She moved to the UK with her husband and three children after securing a job as an academic at Leeds University. However Henry, her son by her first marriage, was denied a visa - despite her ex-husband supporting it and formal approval from the family court in Hong Kong that it was in the child’s best interests.
As an Australian married to a British citizen, she was granted a visa to come to the UK after more than a decade living in Hong Kong, but her son was barred under the complex rules that govern dependents
Even though her former husband - a senior executive of a major international corporation - had consented to their son relocating, the rules dictated that unless she had “sole responsibility” for her son, she had to show “serious and compelling family or other considerations which make exclusion of the child undesirable”.

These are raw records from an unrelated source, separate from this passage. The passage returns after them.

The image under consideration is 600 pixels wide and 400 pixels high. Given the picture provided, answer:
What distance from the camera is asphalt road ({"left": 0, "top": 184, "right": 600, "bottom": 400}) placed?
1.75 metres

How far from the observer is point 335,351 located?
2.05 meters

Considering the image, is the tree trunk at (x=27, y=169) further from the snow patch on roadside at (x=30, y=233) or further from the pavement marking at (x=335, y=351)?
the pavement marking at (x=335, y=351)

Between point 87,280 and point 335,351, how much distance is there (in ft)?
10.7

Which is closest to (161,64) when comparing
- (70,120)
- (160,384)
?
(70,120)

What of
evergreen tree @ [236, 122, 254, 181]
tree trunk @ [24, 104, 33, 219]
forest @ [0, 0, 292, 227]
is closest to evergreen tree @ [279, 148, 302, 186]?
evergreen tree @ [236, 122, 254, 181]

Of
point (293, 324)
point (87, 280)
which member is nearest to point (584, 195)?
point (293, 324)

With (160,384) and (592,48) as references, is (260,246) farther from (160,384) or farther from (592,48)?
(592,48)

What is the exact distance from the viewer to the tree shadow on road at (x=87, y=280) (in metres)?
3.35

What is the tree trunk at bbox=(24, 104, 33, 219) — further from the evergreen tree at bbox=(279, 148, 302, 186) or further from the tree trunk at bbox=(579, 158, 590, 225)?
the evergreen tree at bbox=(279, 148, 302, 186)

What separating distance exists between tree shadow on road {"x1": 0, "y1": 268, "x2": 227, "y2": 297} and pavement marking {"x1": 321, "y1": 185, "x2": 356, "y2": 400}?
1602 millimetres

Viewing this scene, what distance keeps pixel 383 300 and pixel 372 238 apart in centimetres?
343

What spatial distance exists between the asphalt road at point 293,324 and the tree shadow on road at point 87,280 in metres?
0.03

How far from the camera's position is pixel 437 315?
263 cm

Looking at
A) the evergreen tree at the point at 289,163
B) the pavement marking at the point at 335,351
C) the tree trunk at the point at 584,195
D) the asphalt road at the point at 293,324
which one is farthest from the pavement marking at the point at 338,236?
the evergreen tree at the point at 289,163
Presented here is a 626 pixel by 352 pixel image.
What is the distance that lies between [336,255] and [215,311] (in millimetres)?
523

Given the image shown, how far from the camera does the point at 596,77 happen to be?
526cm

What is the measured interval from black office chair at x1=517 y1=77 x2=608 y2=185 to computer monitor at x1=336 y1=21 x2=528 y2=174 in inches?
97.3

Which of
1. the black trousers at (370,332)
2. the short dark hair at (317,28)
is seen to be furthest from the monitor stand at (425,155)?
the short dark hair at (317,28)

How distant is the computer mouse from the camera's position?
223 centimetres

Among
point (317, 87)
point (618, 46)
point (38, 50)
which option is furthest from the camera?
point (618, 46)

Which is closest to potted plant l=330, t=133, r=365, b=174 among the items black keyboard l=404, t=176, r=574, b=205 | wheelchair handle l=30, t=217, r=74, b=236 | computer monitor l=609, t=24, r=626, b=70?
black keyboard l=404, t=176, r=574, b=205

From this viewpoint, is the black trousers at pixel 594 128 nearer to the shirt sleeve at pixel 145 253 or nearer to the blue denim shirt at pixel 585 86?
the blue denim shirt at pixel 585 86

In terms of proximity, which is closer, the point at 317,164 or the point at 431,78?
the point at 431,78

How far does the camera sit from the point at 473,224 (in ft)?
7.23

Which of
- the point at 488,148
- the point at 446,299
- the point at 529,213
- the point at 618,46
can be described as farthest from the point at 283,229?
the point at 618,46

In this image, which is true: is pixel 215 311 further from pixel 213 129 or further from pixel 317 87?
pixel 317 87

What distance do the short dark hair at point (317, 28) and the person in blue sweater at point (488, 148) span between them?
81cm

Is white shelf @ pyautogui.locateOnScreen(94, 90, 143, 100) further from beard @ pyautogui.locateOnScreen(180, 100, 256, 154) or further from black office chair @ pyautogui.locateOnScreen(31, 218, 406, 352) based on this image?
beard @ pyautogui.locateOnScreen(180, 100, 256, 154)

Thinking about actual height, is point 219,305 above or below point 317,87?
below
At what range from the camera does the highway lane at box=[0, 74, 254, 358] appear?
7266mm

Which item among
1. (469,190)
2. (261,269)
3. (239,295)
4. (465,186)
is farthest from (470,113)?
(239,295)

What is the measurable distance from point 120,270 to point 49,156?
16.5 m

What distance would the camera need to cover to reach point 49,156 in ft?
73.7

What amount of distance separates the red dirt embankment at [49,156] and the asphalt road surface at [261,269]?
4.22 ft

It has now emerged that the Home Office failed to consider documents showing her ex-husband consented and the fact it was backed by the court order.
“It appears that the person who assessed your son’s application did not have sight of the additional documents you sent before they made the decision,” she was told by a Home Office official.
“I would like to sincerely apologise on behalf of the department for the circumstances that led to you feeling that you needed to raise your family’s situation through the media.
“I recognise the situation has caused you unnecessary stress. I will now reverse the decision and grant your son a visa as your dependent.”
Dr Richards said the family could now enjoy Christmas without the anxiety of a visa appeal and the fear of having to return to Hong Kong with Henry, who had only been granted visitor status.
“Henry is really relieved and happy. I don’t think he realised the enormity of it. He is quite mature and thoughtful for his age but he is still only 11,” she said.